Parti prematuri, questione da approfondire

E’ importante sostenere il genitore che non deve sentirsi inutile ma cercare di recuperare quanto prima la relazione col proprio figlio.

“In primis bisogna conoscere il problema della prematurità altrimenti non ci si rende conto dei rischi e delle possibilità di prevenirlo”. Importantissimo però è anche “sostenere il genitore, che non deve sentirsi inutile ma cercare, invece, di recuperare quanto prima quella relazione col proprio figlio che un parto troppo anticipato rischia di interrompere”.

A spiegarlo è Martina Bruscagnin, presidente di ‘Vivere onlus’, coordinamento di 35 associazioni, dalla Sicilia al Trentino Alto Adige, fondato nel 2004 per sensibilizzare le istituzioni e la società sul tema, promuovere ricerca scientifica, formazione del personale sanitario ed essere ‘fisicamente’ vicini ai genitori.

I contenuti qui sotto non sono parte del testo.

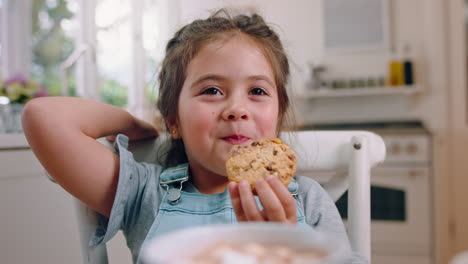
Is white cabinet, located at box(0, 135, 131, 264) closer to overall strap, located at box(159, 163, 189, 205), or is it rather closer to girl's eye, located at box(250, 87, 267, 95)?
overall strap, located at box(159, 163, 189, 205)

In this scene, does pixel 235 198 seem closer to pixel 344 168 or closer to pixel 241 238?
pixel 241 238

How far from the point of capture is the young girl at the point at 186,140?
74cm

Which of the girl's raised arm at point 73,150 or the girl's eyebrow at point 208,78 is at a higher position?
the girl's eyebrow at point 208,78

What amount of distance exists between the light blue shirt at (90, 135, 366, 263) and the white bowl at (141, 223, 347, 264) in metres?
0.48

“Tra i primi obiettivi – spiega Bruscagnin – la prevenzione. Ad esempio spiegare alle mamme non devono sottovalutare le contrazioni quando si presentano, ma avvisare subito il ginecologo dei sintomi che devono essere affrontati anche con dei medicinali”. Nel momento in cui la nascita pretermine è inevitabile, è necessario che la madre individui il giusto punto nascita. “Scegliere l’ospedale adeguato per il parto – sottolinea – è fondamentale per dare assistenza immediata nel momento in cui nasce il bambino. Perché, se ha bisogno di essere intubato, il trasporto da una struttura non attrezzata a una con terapia intensiva può avere un peso rilevante. Anche qualche minuto fa la differenza”.

Trauma per i bimbi, costretti ad adattarsi troppo presto alla vita extrauterina, la nascita prematura è un trauma anche per i genitori, che rischiano veder condizionata la relazione con il piccolo da paure, sensi di colpa e frustrazioni. “E’ un evento che trova sempre impreparati mamme e papà”. Ma è importante far capire loro che, “mentre assistono alla lotta dei loro figli per la vita, non si devono sentire impotenti o non necessari. Questo è l’atteggiamento più sbagliato. Il genitore deve invece essere vicino al bimbo con la sua voce e le sue coccole, che rappresentano una vera e propria medicina”. Anche loro, sottolinea, hanno bisogno di sostegno e di “essere aiutati a ripristinare il rapporto con il piccolo, che si è spezzato all’improvviso.

Prima si recupera questo legame, prima si ottengono risultati importanti”. Perciò, sottolinea, è fondamentale “l’esistenza di un’associazione locale a supporto, per confrontarsi da persona a persona”. Per questo, conclude, “portiamo avanti un progetto di medicina narrativa, volto all’ascolto delle famiglie che hanno vissuto questa situazione”.